* [Requisitos]
a) Liste os países que, segundo o texto sobre lavagem de dinheiro, optaram pelo designativo “branqueamento”.
b) Transcreva do texto sobre lavagem de dinheiro o trecho que começa em "Analisando a lei" e termina em "2002, p. 15).".

* [Texto extraído]
··········

A designação “lavagem de dinheiro” tem origem em tradução literal da Língua Inglesa “money laundering”, vigente no Direito norte-americano e utilizada judicialmente pela primeira vez naquele país em 1982, mas o termo, popularmente, já era utilizado porquanto algumas organizações mafiosas, com o fito de encobrir a origem ilícita do dinheiro obtido pela atividade criminosa, o investiam em lavanderias. Outros países, como Espanha, França e Portugal, optaram pelo designativo “branqueamento”, em vez de “lavagem”, de sorte que no Direito comparado é possível encontrar as expressões “lavagem de dinheiro”, “branqueamento de capitais”, “branqueamento de dinheiro” etc.

Analisando a lei supracitada, pode-se chegar a um conceito precário do crime de lavagem de dinheiro, segundo o qual estaria incorrendo na figura delitiva aquele que, obedecendo algumas fases sucessivas, coloca em marcha um processo com a finalidade de introduzir na economia ou no sistema financeiro valores, direitos ou bens oriundos de atividade ilícita precedente, atividade essa que deve estar enumerada dentre aquelas constantes nos incisos do art. 1º da Lei. Enfim, a atividade de branqueamento de capitais consiste na busca da dissimulação da “origem criminosa de bens ou produtos, rocurando dar-lhes uma aparência legal” (BRANDÃO, 2002, p. 15).

··········

* [Linhas de dados]
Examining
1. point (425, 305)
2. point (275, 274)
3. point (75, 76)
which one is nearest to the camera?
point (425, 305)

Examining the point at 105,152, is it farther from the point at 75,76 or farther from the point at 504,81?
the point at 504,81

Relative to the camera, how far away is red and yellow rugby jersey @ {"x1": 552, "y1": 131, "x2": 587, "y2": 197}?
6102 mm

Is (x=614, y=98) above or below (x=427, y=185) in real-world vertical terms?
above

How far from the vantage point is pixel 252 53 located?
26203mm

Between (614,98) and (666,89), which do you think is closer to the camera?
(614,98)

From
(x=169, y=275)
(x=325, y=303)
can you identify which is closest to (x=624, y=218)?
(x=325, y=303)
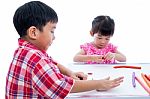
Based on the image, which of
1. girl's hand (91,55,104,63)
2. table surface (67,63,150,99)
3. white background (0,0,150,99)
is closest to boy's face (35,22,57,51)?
table surface (67,63,150,99)

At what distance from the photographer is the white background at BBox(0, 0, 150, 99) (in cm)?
171

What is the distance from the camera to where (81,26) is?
1776mm

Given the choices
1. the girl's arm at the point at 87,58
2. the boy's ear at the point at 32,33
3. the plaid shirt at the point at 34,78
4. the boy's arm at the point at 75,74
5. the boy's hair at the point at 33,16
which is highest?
the boy's hair at the point at 33,16

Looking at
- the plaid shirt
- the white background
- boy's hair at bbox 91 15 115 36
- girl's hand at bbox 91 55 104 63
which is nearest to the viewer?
the plaid shirt

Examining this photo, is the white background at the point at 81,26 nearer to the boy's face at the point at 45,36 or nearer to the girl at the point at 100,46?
the girl at the point at 100,46

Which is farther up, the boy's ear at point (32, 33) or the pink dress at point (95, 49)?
the boy's ear at point (32, 33)

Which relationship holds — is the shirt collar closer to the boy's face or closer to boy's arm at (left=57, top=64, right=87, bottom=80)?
the boy's face

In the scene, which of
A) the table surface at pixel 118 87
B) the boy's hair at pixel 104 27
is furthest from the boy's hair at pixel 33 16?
the boy's hair at pixel 104 27

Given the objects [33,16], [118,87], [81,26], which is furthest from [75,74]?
[81,26]

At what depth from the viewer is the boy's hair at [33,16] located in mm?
778

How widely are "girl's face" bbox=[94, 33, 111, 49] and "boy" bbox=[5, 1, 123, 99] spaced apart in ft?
1.93

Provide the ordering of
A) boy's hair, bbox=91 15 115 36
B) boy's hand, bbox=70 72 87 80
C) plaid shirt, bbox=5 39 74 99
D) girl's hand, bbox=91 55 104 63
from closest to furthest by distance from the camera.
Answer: plaid shirt, bbox=5 39 74 99 → boy's hand, bbox=70 72 87 80 → girl's hand, bbox=91 55 104 63 → boy's hair, bbox=91 15 115 36

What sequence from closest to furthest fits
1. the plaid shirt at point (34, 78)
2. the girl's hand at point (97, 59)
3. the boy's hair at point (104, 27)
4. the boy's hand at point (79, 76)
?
the plaid shirt at point (34, 78) < the boy's hand at point (79, 76) < the girl's hand at point (97, 59) < the boy's hair at point (104, 27)

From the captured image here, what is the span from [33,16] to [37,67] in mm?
144
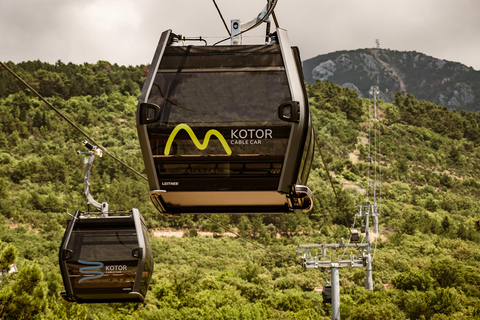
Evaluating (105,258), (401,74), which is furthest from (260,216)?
(401,74)

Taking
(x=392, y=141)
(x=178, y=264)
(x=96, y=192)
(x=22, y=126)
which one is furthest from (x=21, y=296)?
(x=392, y=141)

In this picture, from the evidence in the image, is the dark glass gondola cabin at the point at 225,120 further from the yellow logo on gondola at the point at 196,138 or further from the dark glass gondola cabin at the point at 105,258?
the dark glass gondola cabin at the point at 105,258

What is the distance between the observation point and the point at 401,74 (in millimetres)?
176875

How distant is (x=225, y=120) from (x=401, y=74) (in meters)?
178

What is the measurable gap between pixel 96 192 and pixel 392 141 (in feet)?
135

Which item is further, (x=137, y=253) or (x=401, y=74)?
(x=401, y=74)

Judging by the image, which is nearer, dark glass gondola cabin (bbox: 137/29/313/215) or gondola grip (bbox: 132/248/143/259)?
dark glass gondola cabin (bbox: 137/29/313/215)

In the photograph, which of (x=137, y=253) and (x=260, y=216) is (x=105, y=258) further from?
(x=260, y=216)

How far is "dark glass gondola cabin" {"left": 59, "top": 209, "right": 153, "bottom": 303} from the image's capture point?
27.7 ft

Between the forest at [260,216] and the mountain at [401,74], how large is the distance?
57.1 metres

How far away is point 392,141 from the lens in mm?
84750

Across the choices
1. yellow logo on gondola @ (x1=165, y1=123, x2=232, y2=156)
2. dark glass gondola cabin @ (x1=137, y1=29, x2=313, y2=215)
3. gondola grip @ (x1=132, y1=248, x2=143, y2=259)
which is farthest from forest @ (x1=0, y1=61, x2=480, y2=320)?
yellow logo on gondola @ (x1=165, y1=123, x2=232, y2=156)

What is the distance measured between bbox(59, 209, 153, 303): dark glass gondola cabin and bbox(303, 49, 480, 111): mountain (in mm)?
148348

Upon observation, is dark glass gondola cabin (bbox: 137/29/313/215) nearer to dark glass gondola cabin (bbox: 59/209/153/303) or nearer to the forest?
dark glass gondola cabin (bbox: 59/209/153/303)
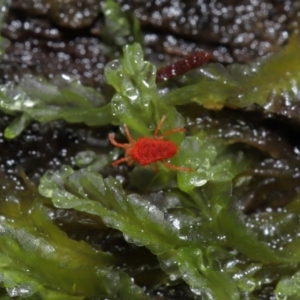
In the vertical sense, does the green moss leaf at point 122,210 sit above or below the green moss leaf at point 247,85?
below

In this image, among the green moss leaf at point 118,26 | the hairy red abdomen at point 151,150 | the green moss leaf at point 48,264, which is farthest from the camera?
the green moss leaf at point 118,26

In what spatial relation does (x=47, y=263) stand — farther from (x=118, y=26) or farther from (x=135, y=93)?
(x=118, y=26)

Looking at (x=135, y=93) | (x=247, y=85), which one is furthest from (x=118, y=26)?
(x=247, y=85)

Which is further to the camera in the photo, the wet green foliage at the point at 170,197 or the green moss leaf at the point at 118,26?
the green moss leaf at the point at 118,26

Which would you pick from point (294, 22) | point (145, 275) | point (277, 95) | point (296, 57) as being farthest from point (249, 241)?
point (294, 22)

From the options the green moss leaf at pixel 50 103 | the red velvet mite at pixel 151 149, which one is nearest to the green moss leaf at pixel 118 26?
the green moss leaf at pixel 50 103

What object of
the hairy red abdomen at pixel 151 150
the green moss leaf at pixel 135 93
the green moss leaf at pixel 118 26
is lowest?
the hairy red abdomen at pixel 151 150

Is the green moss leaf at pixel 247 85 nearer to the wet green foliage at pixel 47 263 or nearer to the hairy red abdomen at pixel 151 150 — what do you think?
the hairy red abdomen at pixel 151 150

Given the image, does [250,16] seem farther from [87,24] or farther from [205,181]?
[205,181]
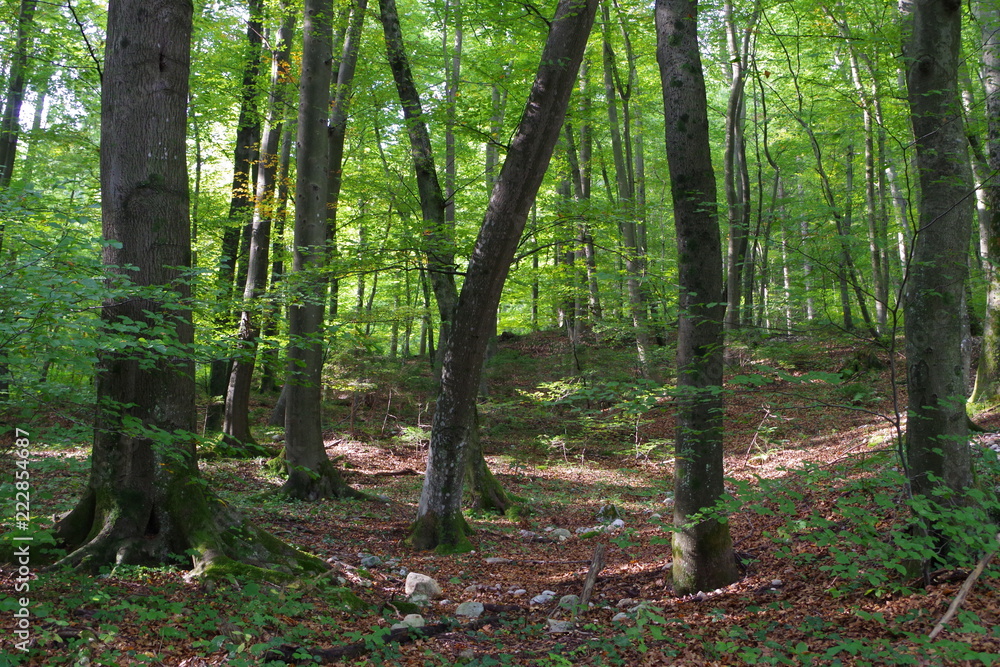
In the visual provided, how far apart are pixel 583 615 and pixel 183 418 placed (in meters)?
3.40

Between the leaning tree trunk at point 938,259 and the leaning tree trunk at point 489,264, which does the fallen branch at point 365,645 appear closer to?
the leaning tree trunk at point 489,264

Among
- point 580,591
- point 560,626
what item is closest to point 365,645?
point 560,626

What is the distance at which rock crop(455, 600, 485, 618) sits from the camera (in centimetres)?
464

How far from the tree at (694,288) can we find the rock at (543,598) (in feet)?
3.61

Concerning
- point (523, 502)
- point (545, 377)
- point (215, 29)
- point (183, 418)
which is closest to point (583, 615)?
point (183, 418)

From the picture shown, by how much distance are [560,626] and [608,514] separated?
415cm

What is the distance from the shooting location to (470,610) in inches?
184

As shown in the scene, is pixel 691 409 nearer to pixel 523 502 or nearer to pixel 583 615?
pixel 583 615

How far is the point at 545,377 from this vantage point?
706 inches

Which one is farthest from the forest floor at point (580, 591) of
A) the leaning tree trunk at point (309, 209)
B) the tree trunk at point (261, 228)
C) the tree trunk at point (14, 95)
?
the tree trunk at point (14, 95)

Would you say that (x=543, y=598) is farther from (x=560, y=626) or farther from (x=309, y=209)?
(x=309, y=209)

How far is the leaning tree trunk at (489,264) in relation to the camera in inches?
225

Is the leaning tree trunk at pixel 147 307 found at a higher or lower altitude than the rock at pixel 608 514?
higher

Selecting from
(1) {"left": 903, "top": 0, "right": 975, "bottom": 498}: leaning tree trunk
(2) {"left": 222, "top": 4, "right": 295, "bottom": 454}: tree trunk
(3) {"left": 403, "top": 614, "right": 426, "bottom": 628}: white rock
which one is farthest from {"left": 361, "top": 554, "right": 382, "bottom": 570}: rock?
(2) {"left": 222, "top": 4, "right": 295, "bottom": 454}: tree trunk
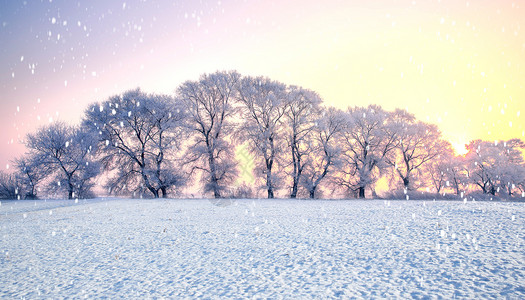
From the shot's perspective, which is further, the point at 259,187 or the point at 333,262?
the point at 259,187

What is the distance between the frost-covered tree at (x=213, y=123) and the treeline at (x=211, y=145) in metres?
0.11

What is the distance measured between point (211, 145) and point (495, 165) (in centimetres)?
3527

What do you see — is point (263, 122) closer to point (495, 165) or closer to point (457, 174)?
point (457, 174)

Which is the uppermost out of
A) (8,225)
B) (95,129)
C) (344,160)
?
(95,129)

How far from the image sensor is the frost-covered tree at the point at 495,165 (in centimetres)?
3234

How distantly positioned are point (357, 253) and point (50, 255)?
926cm

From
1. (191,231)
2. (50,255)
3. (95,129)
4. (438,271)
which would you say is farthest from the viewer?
(95,129)

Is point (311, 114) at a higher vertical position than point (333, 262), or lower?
higher

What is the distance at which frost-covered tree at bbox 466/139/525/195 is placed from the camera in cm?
3234

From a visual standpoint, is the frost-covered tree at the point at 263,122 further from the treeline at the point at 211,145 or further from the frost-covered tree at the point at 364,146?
the frost-covered tree at the point at 364,146

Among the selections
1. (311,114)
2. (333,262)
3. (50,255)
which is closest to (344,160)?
(311,114)

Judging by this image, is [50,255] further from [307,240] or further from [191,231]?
[307,240]

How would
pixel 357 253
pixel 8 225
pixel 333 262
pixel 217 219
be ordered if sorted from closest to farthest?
pixel 333 262 < pixel 357 253 < pixel 217 219 < pixel 8 225

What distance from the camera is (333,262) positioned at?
21.4 feet
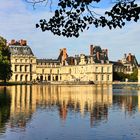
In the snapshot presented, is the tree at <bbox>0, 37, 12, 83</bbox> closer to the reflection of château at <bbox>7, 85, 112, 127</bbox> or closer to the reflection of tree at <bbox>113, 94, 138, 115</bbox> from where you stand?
the reflection of château at <bbox>7, 85, 112, 127</bbox>

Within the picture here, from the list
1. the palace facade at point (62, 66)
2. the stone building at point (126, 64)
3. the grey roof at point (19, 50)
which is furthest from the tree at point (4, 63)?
the stone building at point (126, 64)

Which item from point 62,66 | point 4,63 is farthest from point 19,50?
point 4,63

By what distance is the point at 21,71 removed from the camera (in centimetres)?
14288

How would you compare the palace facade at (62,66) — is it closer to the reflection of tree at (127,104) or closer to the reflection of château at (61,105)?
the reflection of château at (61,105)

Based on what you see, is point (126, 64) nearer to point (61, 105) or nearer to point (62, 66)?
point (62, 66)

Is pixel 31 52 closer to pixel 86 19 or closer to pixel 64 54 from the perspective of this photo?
pixel 64 54

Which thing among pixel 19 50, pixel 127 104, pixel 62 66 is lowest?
pixel 127 104

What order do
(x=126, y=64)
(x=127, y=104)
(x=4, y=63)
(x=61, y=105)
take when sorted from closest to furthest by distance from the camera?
(x=61, y=105), (x=127, y=104), (x=4, y=63), (x=126, y=64)

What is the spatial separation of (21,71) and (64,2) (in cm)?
13525

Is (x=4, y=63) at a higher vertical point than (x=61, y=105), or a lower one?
higher

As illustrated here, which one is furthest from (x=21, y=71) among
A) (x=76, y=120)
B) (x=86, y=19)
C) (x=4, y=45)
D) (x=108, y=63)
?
(x=86, y=19)

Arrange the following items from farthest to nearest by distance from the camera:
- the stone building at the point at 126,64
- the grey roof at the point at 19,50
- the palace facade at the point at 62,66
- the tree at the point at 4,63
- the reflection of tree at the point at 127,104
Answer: the stone building at the point at 126,64 → the palace facade at the point at 62,66 → the grey roof at the point at 19,50 → the tree at the point at 4,63 → the reflection of tree at the point at 127,104

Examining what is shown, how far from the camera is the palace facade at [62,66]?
5438 inches

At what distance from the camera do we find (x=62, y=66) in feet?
487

··········

* [Respostas do exercício]
a) Espanha, França, Portugal

b)
Analisando a lei supracitada, pode-se chegar a um conceito precário do crime de lavagem de dinheiro, segundo o qual estaria incorrendo na figura delitiva aquele que, obedecendo algumas fases sucessivas, coloca em marcha um processo com a finalidade de introduzir na economia ou no sistema financeiro valores, direitos ou bens oriundos de atividade ilícita precedente, atividade essa que deve estar enumerada dentre aquelas constantes nos incisos do art. 1º da Lei. Enfim, a atividade de branqueamento de capitais consiste na busca da dissimulação da “origem criminosa de bens ou produtos, rocurando dar-lhes uma aparência legal” (BRANDÃO, 2002, p. 15).